Psoriatic Arthritis Self-Care Tips

Check out these self-care tips to manage your psoriatic arthritis and reduce flares.

1. Psoriatic Arthritis Self-Care Tips
Psoriatic arthritis can affect many aspects of your health — sometimes all at once. While effective medical treatments are available, much of the management of PsA is focused on self-care to prevent and treat flares.
2. Get Moving
Getting regular exercise — 30 minutes, five times a week — has several benefits. It’ll help you maintain a healthy weight, keep extra pressure off painful joints, keep your joints flexible and relieve stress. Talk to a certified fitness expert or physical therapist to help you get started.
3. Get Proper Nutrition
A healthy, balanced diet — one rich in fresh foods like fruits and vegetables and low in sugar, fat and salt — can help you boost your overall health and control your weight. Eating too many unhealthy foods may increase feelings of fatigue and sluggishness.
4. Limit Alcohol
Drinking too much alcohol can interfere with medications and increase the side effects of some drugs. Ask your doctor if it is safe to drink alcohol with your psoriatic arthritis treatments.
5. Quit Smoking
In a 2014 study published in Annals of the Rheumatic Diseases, researchers found that compared with non-smoking psoriatic arthritis patients, smoking PsA patients had worse self-reported disease. Smokers were also less likely to stick with their treatment plan and had a poorer response to treatment.
6. Manage Stress
Out-of-control stress can worsen flares and make it harder to manage daily activities. Meditating, listening to soothing music, walking, joining a support group and engaging in a therapeutic exercise — such as yoga or tai chi — can help reduce stress.
7. Protect Your Skin
Use creams, ointments or lotions containing aloe vera, jojoba or capsaicin to ease pain and itching. Take short, warm (not hot) baths using oilated oatmeal, bath oil, Dead Sea or Epsom salts to soothe skin. Make a habit of applying moisturizers following daily showers or baths, and after swimming. Guard against sunburn by wearing hats and using broad spectrum (UVA and UVB), water-resistant sunscreen with an SPF of 30 or higher.

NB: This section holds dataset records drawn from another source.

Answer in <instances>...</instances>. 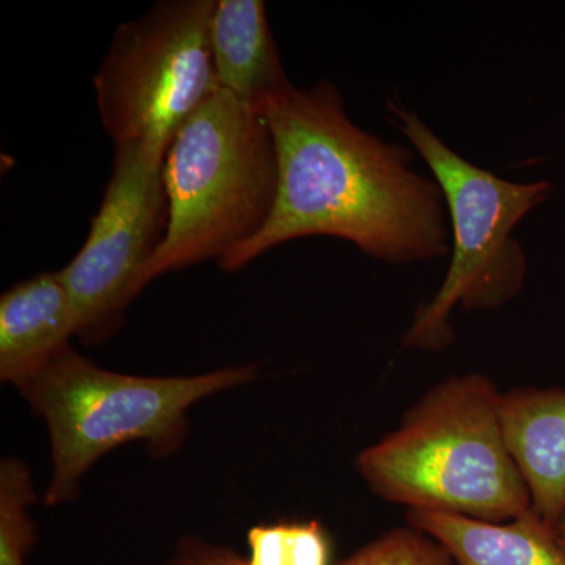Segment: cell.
I'll return each instance as SVG.
<instances>
[{
  "mask_svg": "<svg viewBox=\"0 0 565 565\" xmlns=\"http://www.w3.org/2000/svg\"><path fill=\"white\" fill-rule=\"evenodd\" d=\"M169 223L161 247L136 281L222 259L273 214L278 159L262 110L218 90L182 126L163 162Z\"/></svg>",
  "mask_w": 565,
  "mask_h": 565,
  "instance_id": "3957f363",
  "label": "cell"
},
{
  "mask_svg": "<svg viewBox=\"0 0 565 565\" xmlns=\"http://www.w3.org/2000/svg\"><path fill=\"white\" fill-rule=\"evenodd\" d=\"M408 526L438 542L455 565H565L556 527L533 509L508 522L433 511H408Z\"/></svg>",
  "mask_w": 565,
  "mask_h": 565,
  "instance_id": "8fae6325",
  "label": "cell"
},
{
  "mask_svg": "<svg viewBox=\"0 0 565 565\" xmlns=\"http://www.w3.org/2000/svg\"><path fill=\"white\" fill-rule=\"evenodd\" d=\"M210 46L218 88L256 109L294 87L262 0H215Z\"/></svg>",
  "mask_w": 565,
  "mask_h": 565,
  "instance_id": "30bf717a",
  "label": "cell"
},
{
  "mask_svg": "<svg viewBox=\"0 0 565 565\" xmlns=\"http://www.w3.org/2000/svg\"><path fill=\"white\" fill-rule=\"evenodd\" d=\"M255 379L253 364L184 377L115 373L70 345L18 388L50 434L44 504L73 501L93 465L122 445L140 441L154 457L172 456L188 437L193 404Z\"/></svg>",
  "mask_w": 565,
  "mask_h": 565,
  "instance_id": "277c9868",
  "label": "cell"
},
{
  "mask_svg": "<svg viewBox=\"0 0 565 565\" xmlns=\"http://www.w3.org/2000/svg\"><path fill=\"white\" fill-rule=\"evenodd\" d=\"M32 475L24 462L3 459L0 465V565H25L36 541L29 505L35 501Z\"/></svg>",
  "mask_w": 565,
  "mask_h": 565,
  "instance_id": "4fadbf2b",
  "label": "cell"
},
{
  "mask_svg": "<svg viewBox=\"0 0 565 565\" xmlns=\"http://www.w3.org/2000/svg\"><path fill=\"white\" fill-rule=\"evenodd\" d=\"M390 114L444 193L451 233V262L440 288L415 311L405 330L407 349L440 352L455 341L457 307L492 311L525 286L527 262L514 230L552 195L548 181L514 182L457 154L415 114L388 104Z\"/></svg>",
  "mask_w": 565,
  "mask_h": 565,
  "instance_id": "5b68a950",
  "label": "cell"
},
{
  "mask_svg": "<svg viewBox=\"0 0 565 565\" xmlns=\"http://www.w3.org/2000/svg\"><path fill=\"white\" fill-rule=\"evenodd\" d=\"M557 539H559L561 545L565 550V519L556 527Z\"/></svg>",
  "mask_w": 565,
  "mask_h": 565,
  "instance_id": "2e32d148",
  "label": "cell"
},
{
  "mask_svg": "<svg viewBox=\"0 0 565 565\" xmlns=\"http://www.w3.org/2000/svg\"><path fill=\"white\" fill-rule=\"evenodd\" d=\"M156 565H244V557L226 546L210 544L199 537H182L173 555Z\"/></svg>",
  "mask_w": 565,
  "mask_h": 565,
  "instance_id": "9a60e30c",
  "label": "cell"
},
{
  "mask_svg": "<svg viewBox=\"0 0 565 565\" xmlns=\"http://www.w3.org/2000/svg\"><path fill=\"white\" fill-rule=\"evenodd\" d=\"M244 565H330L329 534L321 523L278 522L253 526Z\"/></svg>",
  "mask_w": 565,
  "mask_h": 565,
  "instance_id": "7c38bea8",
  "label": "cell"
},
{
  "mask_svg": "<svg viewBox=\"0 0 565 565\" xmlns=\"http://www.w3.org/2000/svg\"><path fill=\"white\" fill-rule=\"evenodd\" d=\"M500 399L487 375H451L360 452L356 471L371 492L408 511L494 523L525 514L531 494L505 441Z\"/></svg>",
  "mask_w": 565,
  "mask_h": 565,
  "instance_id": "7a4b0ae2",
  "label": "cell"
},
{
  "mask_svg": "<svg viewBox=\"0 0 565 565\" xmlns=\"http://www.w3.org/2000/svg\"><path fill=\"white\" fill-rule=\"evenodd\" d=\"M215 0H163L115 31L93 85L115 148L163 163L182 126L218 88L210 22Z\"/></svg>",
  "mask_w": 565,
  "mask_h": 565,
  "instance_id": "8992f818",
  "label": "cell"
},
{
  "mask_svg": "<svg viewBox=\"0 0 565 565\" xmlns=\"http://www.w3.org/2000/svg\"><path fill=\"white\" fill-rule=\"evenodd\" d=\"M262 111L277 150V196L262 232L218 259L222 270L237 273L278 245L313 236L348 241L388 264L448 255L437 181L412 169L414 148L356 126L332 82L292 87Z\"/></svg>",
  "mask_w": 565,
  "mask_h": 565,
  "instance_id": "6da1fadb",
  "label": "cell"
},
{
  "mask_svg": "<svg viewBox=\"0 0 565 565\" xmlns=\"http://www.w3.org/2000/svg\"><path fill=\"white\" fill-rule=\"evenodd\" d=\"M500 415L531 509L557 527L565 519V388L501 393Z\"/></svg>",
  "mask_w": 565,
  "mask_h": 565,
  "instance_id": "ba28073f",
  "label": "cell"
},
{
  "mask_svg": "<svg viewBox=\"0 0 565 565\" xmlns=\"http://www.w3.org/2000/svg\"><path fill=\"white\" fill-rule=\"evenodd\" d=\"M340 565H455L448 552L415 527L388 531Z\"/></svg>",
  "mask_w": 565,
  "mask_h": 565,
  "instance_id": "5bb4252c",
  "label": "cell"
},
{
  "mask_svg": "<svg viewBox=\"0 0 565 565\" xmlns=\"http://www.w3.org/2000/svg\"><path fill=\"white\" fill-rule=\"evenodd\" d=\"M169 223L163 163L136 147L115 148L114 169L90 232L73 262L57 270L77 319V338L98 345L120 330L137 278Z\"/></svg>",
  "mask_w": 565,
  "mask_h": 565,
  "instance_id": "52a82bcc",
  "label": "cell"
},
{
  "mask_svg": "<svg viewBox=\"0 0 565 565\" xmlns=\"http://www.w3.org/2000/svg\"><path fill=\"white\" fill-rule=\"evenodd\" d=\"M77 337L73 303L58 273H40L0 297V379L20 388Z\"/></svg>",
  "mask_w": 565,
  "mask_h": 565,
  "instance_id": "9c48e42d",
  "label": "cell"
}]
</instances>
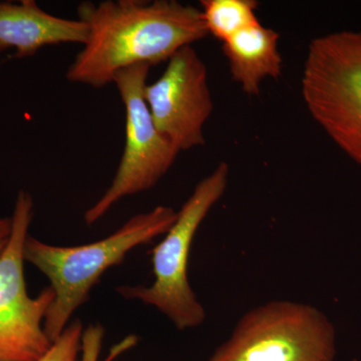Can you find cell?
I'll list each match as a JSON object with an SVG mask.
<instances>
[{"label":"cell","instance_id":"6da1fadb","mask_svg":"<svg viewBox=\"0 0 361 361\" xmlns=\"http://www.w3.org/2000/svg\"><path fill=\"white\" fill-rule=\"evenodd\" d=\"M87 42L66 71L70 82L101 89L118 71L165 63L208 35L200 9L176 0L80 2Z\"/></svg>","mask_w":361,"mask_h":361},{"label":"cell","instance_id":"7a4b0ae2","mask_svg":"<svg viewBox=\"0 0 361 361\" xmlns=\"http://www.w3.org/2000/svg\"><path fill=\"white\" fill-rule=\"evenodd\" d=\"M177 217L174 209L158 206L130 218L106 238L87 245H49L28 235L23 258L49 278L54 292L44 322L49 341L54 343L61 336L71 315L89 299L92 287L109 268L121 264L135 247L167 234Z\"/></svg>","mask_w":361,"mask_h":361},{"label":"cell","instance_id":"3957f363","mask_svg":"<svg viewBox=\"0 0 361 361\" xmlns=\"http://www.w3.org/2000/svg\"><path fill=\"white\" fill-rule=\"evenodd\" d=\"M301 94L311 118L361 166V32L329 33L311 42Z\"/></svg>","mask_w":361,"mask_h":361},{"label":"cell","instance_id":"277c9868","mask_svg":"<svg viewBox=\"0 0 361 361\" xmlns=\"http://www.w3.org/2000/svg\"><path fill=\"white\" fill-rule=\"evenodd\" d=\"M229 166L220 163L200 180L185 202L174 225L152 251L155 281L149 287L120 286L126 299H137L167 316L180 330L196 329L206 319L205 310L188 281V261L195 235L227 189Z\"/></svg>","mask_w":361,"mask_h":361},{"label":"cell","instance_id":"5b68a950","mask_svg":"<svg viewBox=\"0 0 361 361\" xmlns=\"http://www.w3.org/2000/svg\"><path fill=\"white\" fill-rule=\"evenodd\" d=\"M336 331L310 304L270 301L240 318L207 361H336Z\"/></svg>","mask_w":361,"mask_h":361},{"label":"cell","instance_id":"8992f818","mask_svg":"<svg viewBox=\"0 0 361 361\" xmlns=\"http://www.w3.org/2000/svg\"><path fill=\"white\" fill-rule=\"evenodd\" d=\"M149 68L147 65L130 66L114 78L125 106V148L110 188L85 214L87 225L101 219L125 197L155 187L179 154L157 130L145 99Z\"/></svg>","mask_w":361,"mask_h":361},{"label":"cell","instance_id":"52a82bcc","mask_svg":"<svg viewBox=\"0 0 361 361\" xmlns=\"http://www.w3.org/2000/svg\"><path fill=\"white\" fill-rule=\"evenodd\" d=\"M32 217V197L21 190L11 239L0 255V361H37L52 345L44 322L54 292L47 287L32 298L26 290L23 247Z\"/></svg>","mask_w":361,"mask_h":361},{"label":"cell","instance_id":"ba28073f","mask_svg":"<svg viewBox=\"0 0 361 361\" xmlns=\"http://www.w3.org/2000/svg\"><path fill=\"white\" fill-rule=\"evenodd\" d=\"M160 78L145 87V99L157 130L178 152L205 144L204 126L214 104L205 63L192 45L167 61Z\"/></svg>","mask_w":361,"mask_h":361},{"label":"cell","instance_id":"9c48e42d","mask_svg":"<svg viewBox=\"0 0 361 361\" xmlns=\"http://www.w3.org/2000/svg\"><path fill=\"white\" fill-rule=\"evenodd\" d=\"M87 37L82 20L52 16L35 0L0 2V54L14 49V59L28 58L47 45H84Z\"/></svg>","mask_w":361,"mask_h":361},{"label":"cell","instance_id":"30bf717a","mask_svg":"<svg viewBox=\"0 0 361 361\" xmlns=\"http://www.w3.org/2000/svg\"><path fill=\"white\" fill-rule=\"evenodd\" d=\"M278 42L279 35L259 23L223 42L231 77L248 96H258L266 78L281 75L283 61Z\"/></svg>","mask_w":361,"mask_h":361},{"label":"cell","instance_id":"8fae6325","mask_svg":"<svg viewBox=\"0 0 361 361\" xmlns=\"http://www.w3.org/2000/svg\"><path fill=\"white\" fill-rule=\"evenodd\" d=\"M201 6L208 35L222 42L260 23L254 0H202Z\"/></svg>","mask_w":361,"mask_h":361},{"label":"cell","instance_id":"7c38bea8","mask_svg":"<svg viewBox=\"0 0 361 361\" xmlns=\"http://www.w3.org/2000/svg\"><path fill=\"white\" fill-rule=\"evenodd\" d=\"M84 327L80 320H75L66 327L51 348L37 361H78L82 351Z\"/></svg>","mask_w":361,"mask_h":361},{"label":"cell","instance_id":"4fadbf2b","mask_svg":"<svg viewBox=\"0 0 361 361\" xmlns=\"http://www.w3.org/2000/svg\"><path fill=\"white\" fill-rule=\"evenodd\" d=\"M103 326L99 324L90 325L82 334V358L78 361H99V353H101L102 343L104 336ZM137 342L135 336H129L118 343L111 351V355L106 361H113L116 356L120 355L123 351L134 346Z\"/></svg>","mask_w":361,"mask_h":361},{"label":"cell","instance_id":"5bb4252c","mask_svg":"<svg viewBox=\"0 0 361 361\" xmlns=\"http://www.w3.org/2000/svg\"><path fill=\"white\" fill-rule=\"evenodd\" d=\"M11 231H13L11 218H0V255L11 239Z\"/></svg>","mask_w":361,"mask_h":361}]
</instances>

8. Wash and Dress With Care
Wash clothes with fragrance-free detergent and fabric softeners to reduce risk of skin reactions. Choose clothing that is loose-fitting to avoid scratching scaly areas of skin. Items made of natural, soft fibers like cotton may be less irritating to skin and cooler in warm months.
9. Use Heat and Cold Therapy
Heat and cold therapy can be a regular part of your treatment regimen. Heat wraps improve blood circulation and help reduce joint stiffness and muscle spasms. Apply cold packs to your aching, swollen joints and burning skin. Cold helps reduce swelling by constricting blood vessels in affected areas.
10. Care for Your Hands and Feet
Keep your nails trimmed short to avoid risk of injury. Extra care should be taken with manicure and pedicure instruments, whether at home or in a salon. Wear gloves when working with your hands and choose shoes that won’t irritate swollen toes.
11. Attend to Your Emotional Well-Being
Try to stay active, even if you don’t feel up to it. Getting out can distract you from your pain and fatigue. If you don’t feel well enough to venture out, call or text a friend to stay connected. Keep a journal to express your emotions, and record your symptoms so you can understand your limitations and work around them. Or, find a psychologist who works with people who have chronic conditions.